This is a demo project for demonstrating data extraction from multiple tables/databases using debezium, joining them on the fly using ksqldb and storing into a different table/database.
In order to run the infrastructure you should build and run the docker-compose file.
> docker-compose -f docker-compose.yml up --build --no-start
Start every container described in the docker-compose.yml
,
> docker-compose -f docker-compose.yml start
First we should create a source connector (debezium) for listening the changes in the inventory schema objects. First things first we should open up a terminal to connect to Ksql Server by running the following command, after that we will be using the terminal of ksqldb client created here.

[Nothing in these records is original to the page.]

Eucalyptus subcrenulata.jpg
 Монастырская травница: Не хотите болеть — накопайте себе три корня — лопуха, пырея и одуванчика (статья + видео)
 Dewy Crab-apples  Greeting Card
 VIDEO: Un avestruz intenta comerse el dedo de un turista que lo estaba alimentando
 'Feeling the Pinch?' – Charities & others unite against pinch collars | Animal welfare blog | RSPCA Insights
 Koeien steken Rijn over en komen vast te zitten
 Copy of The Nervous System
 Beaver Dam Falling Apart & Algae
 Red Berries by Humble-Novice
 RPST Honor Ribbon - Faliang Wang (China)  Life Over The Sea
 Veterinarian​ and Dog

> docker-compose exec ksqldb-cli ksql http://primary-ksqldb-server:8088
The script for the source connector is avaliable at mysql_source_connector
ksql> CREATE SOURCE CONNECTOR `mysql-connector` WITH(
> "connector.class"= 'io.debezium.connector.mysql.MySqlConnector',
> "tasks.max"= '1',
> "database.hostname"= 'mysql',
> "database.port"= '3306',
> "database.user"= 'root',
> "database.password"= 'debezium',
> "database.server.id"= '184054',
> "database.server.name"= 'dbserver1',
> "database.whitelist"= 'inventory',
> "table.whitelist"= 'inventory.customers,inventory.products,inventory.orders',
> "database.history.kafka.bootstrap.servers"= 'kafka:9092',
> "database.history.kafka.topic"= 'schema-changes.inventory',
> "transforms"= 'unwrap',
> "transforms.unwrap.type"= 'io.debezium.transforms.ExtractNewRecordState',
> "key.converter"= 'org.apache.kafka.connect.json.JsonConverter',
> "key.converter.schemas.enable"= 'false',
> "value.converter"= 'org.apache.kafka.connect.json.JsonConverter',
> "value.converter.schemas.enable"= 'false');
After that you should be able to see the topics for the tables residing in the inventory schema at mysql.
ksql> show topics;
NOTE: In order to keep the offset at begining during the demo please run the following command!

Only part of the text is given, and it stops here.